Prompt
The entries are to be returned exactly, with images left out.

Data extracts
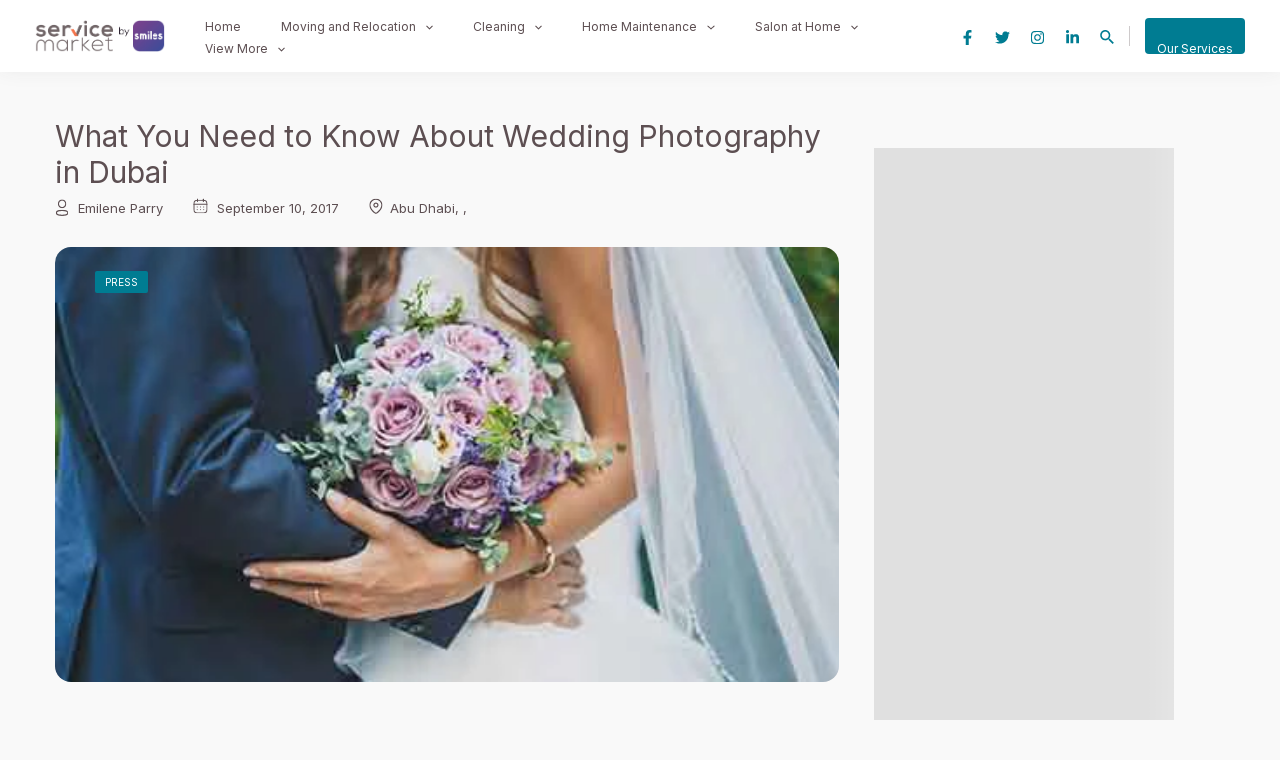

--- FILE ---
content_type: text/html; charset=utf-8
request_url: https://www.google.com/recaptcha/api2/aframe
body_size: 267
content:
<!DOCTYPE HTML><html><head><meta http-equiv="content-type" content="text/html; charset=UTF-8"></head><body><script nonce="uEcdwK5VSl6d4D8pQQGY1g">/** Anti-fraud and anti-abuse applications only. See google.com/recaptcha */ try{var clients={'sodar':'https://pagead2.googlesyndication.com/pagead/sodar?'};window.addEventListener("message",function(a){try{if(a.source===window.parent){var b=JSON.parse(a.data);var c=clients[b['id']];if(c){var d=document.createElement('img');d.src=c+b['params']+'&rc='+(localStorage.getItem("rc::a")?sessionStorage.getItem("rc::b"):"");window.document.body.appendChild(d);sessionStorage.setItem("rc::e",parseInt(sessionStorage.getItem("rc::e")||0)+1);localStorage.setItem("rc::h",'1768991043284');}}}catch(b){}});window.parent.postMessage("_grecaptcha_ready", "*");}catch(b){}</script></body></html>

--- FILE ---
content_type: image/svg+xml
request_url: https://servicemarket.com/en/blog/wp-content/themes/aratech-child/assets/Profile-brown.svg
body_size: 292
content:
<svg width="12" height="14" viewBox="0 0 12 14" fill="none" xmlns="http://www.w3.org/2000/svg">
<mask id="mask0_33957_2" style="mask-type:alpha" maskUnits="userSpaceOnUse" x="0" y="8" width="12" height="6">
<path fill-rule="evenodd" clip-rule="evenodd" d="M0.666748 8.66406H11.2267V13.5801H0.666748V8.66406Z" fill="white"/>
</mask>
<g mask="url(#mask0_33957_2)">
<path fill-rule="evenodd" clip-rule="evenodd" d="M5.94741 9.66406C3.10675 9.66406 1.66675 10.1521 1.66675 11.1154C1.66675 12.0874 3.10675 12.5801 5.94741 12.5801C8.78742 12.5801 10.2267 12.0921 10.2267 11.1287C10.2267 10.1567 8.78742 9.66406 5.94741 9.66406ZM5.94741 13.5801C4.64141 13.5801 0.666748 13.5801 0.666748 11.1154C0.666748 8.91806 3.68075 8.66406 5.94741 8.66406C7.25342 8.66406 11.2267 8.66406 11.2267 11.1287C11.2267 13.3261 8.21341 13.5801 5.94741 13.5801Z" fill="#5D4F52"/>
</g>
<mask id="mask1_33957_2" style="mask-type:alpha" maskUnits="userSpaceOnUse" x="2" y="0" width="8" height="8">
<path fill-rule="evenodd" clip-rule="evenodd" d="M2.40674 0.333374H9.48676V7.41244H2.40674V0.333374Z" fill="white"/>
</mask>
<g mask="url(#mask1_33957_2)">
<path fill-rule="evenodd" clip-rule="evenodd" d="M5.94743 1.28513C4.52009 1.28513 3.35876 2.4458 3.35876 3.87313C3.35409 5.2958 4.50676 6.4558 5.92809 6.46113L5.94743 6.93713V6.46113C7.37409 6.46113 8.53476 5.2998 8.53476 3.87313C8.53476 2.4458 7.37409 1.28513 5.94743 1.28513ZM5.94743 7.41246H5.92609C3.97809 7.40646 2.40009 5.8178 2.40676 3.87113C2.40676 1.92113 3.99476 0.33313 5.94743 0.33313C7.89943 0.33313 9.48676 1.92113 9.48676 3.87313C9.48676 5.82513 7.89943 7.41246 5.94743 7.41246Z" fill="#5D4F52"/>
</g>
</svg>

Task result
--- FILE ---
content_type: text/html; charset=utf-8
request_url: https://www.google.com/recaptcha/api2/aframe
body_size: 267
content:
<!DOCTYPE HTML><html><head><meta http-equiv="content-type" content="text/html; charset=UTF-8"></head><body><script nonce="uEcdwK5VSl6d4D8pQQGY1g">/** Anti-fraud and anti-abuse applications only. See google.com/recaptcha */ try{var clients={'sodar':'https://pagead2.googlesyndication.com/pagead/sodar?'};window.addEventListener("message",function(a){try{if(a.source===window.parent){var b=JSON.parse(a.data);var c=clients[b['id']];if(c){var d=document.createElement('img');d.src=c+b['params']+'&rc='+(localStorage.getItem("rc::a")?sessionStorage.getItem("rc::b"):"");window.document.body.appendChild(d);sessionStorage.setItem("rc::e",parseInt(sessionStorage.getItem("rc::e")||0)+1);localStorage.setItem("rc::h",'1768991043284');}}}catch(b){}});window.parent.postMessage("_grecaptcha_ready", "*");}catch(b){}</script></body></html>

--- FILE ---
content_type: image/svg+xml
request_url: https://servicemarket.com/en/blog/wp-content/themes/aratech-child/assets/Profile-brown.svg
body_size: 292
content:
<svg width="12" height="14" viewBox="0 0 12 14" fill="none" xmlns="http://www.w3.org/2000/svg">
<mask id="mask0_33957_2" style="mask-type:alpha" maskUnits="userSpaceOnUse" x="0" y="8" width="12" height="6">
<path fill-rule="evenodd" clip-rule="evenodd" d="M0.666748 8.66406H11.2267V13.5801H0.666748V8.66406Z" fill="white"/>
</mask>
<g mask="url(#mask0_33957_2)">
<path fill-rule="evenodd" clip-rule="evenodd" d="M5.94741 9.66406C3.10675 9.66406 1.66675 10.1521 1.66675 11.1154C1.66675 12.0874 3.10675 12.5801 5.94741 12.5801C8.78742 12.5801 10.2267 12.0921 10.2267 11.1287C10.2267 10.1567 8.78742 9.66406 5.94741 9.66406ZM5.94741 13.5801C4.64141 13.5801 0.666748 13.5801 0.666748 11.1154C0.666748 8.91806 3.68075 8.66406 5.94741 8.66406C7.25342 8.66406 11.2267 8.66406 11.2267 11.1287C11.2267 13.3261 8.21341 13.5801 5.94741 13.5801Z" fill="#5D4F52"/>
</g>
<mask id="mask1_33957_2" style="mask-type:alpha" maskUnits="userSpaceOnUse" x="2" y="0" width="8" height="8">
<path fill-rule="evenodd" clip-rule="evenodd" d="M2.40674 0.333374H9.48676V7.41244H2.40674V0.333374Z" fill="white"/>
</mask>
<g mask="url(#mask1_33957_2)">
<path fill-rule="evenodd" clip-rule="evenodd" d="M5.94743 1.28513C4.52009 1.28513 3.35876 2.4458 3.35876 3.87313C3.35409 5.2958 4.50676 6.4558 5.92809 6.46113L5.94743 6.93713V6.46113C7.37409 6.46113 8.53476 5.2998 8.53476 3.87313C8.53476 2.4458 7.37409 1.28513 5.94743 1.28513ZM5.94743 7.41246H5.92609C3.97809 7.40646 2.40009 5.8178 2.40676 3.87113C2.40676 1.92113 3.99476 0.33313 5.94743 0.33313C7.89943 0.33313 9.48676 1.92113 9.48676 3.87313C9.48676 5.82513 7.89943 7.41246 5.94743 7.41246Z" fill="#5D4F52"/>
</g>
</svg>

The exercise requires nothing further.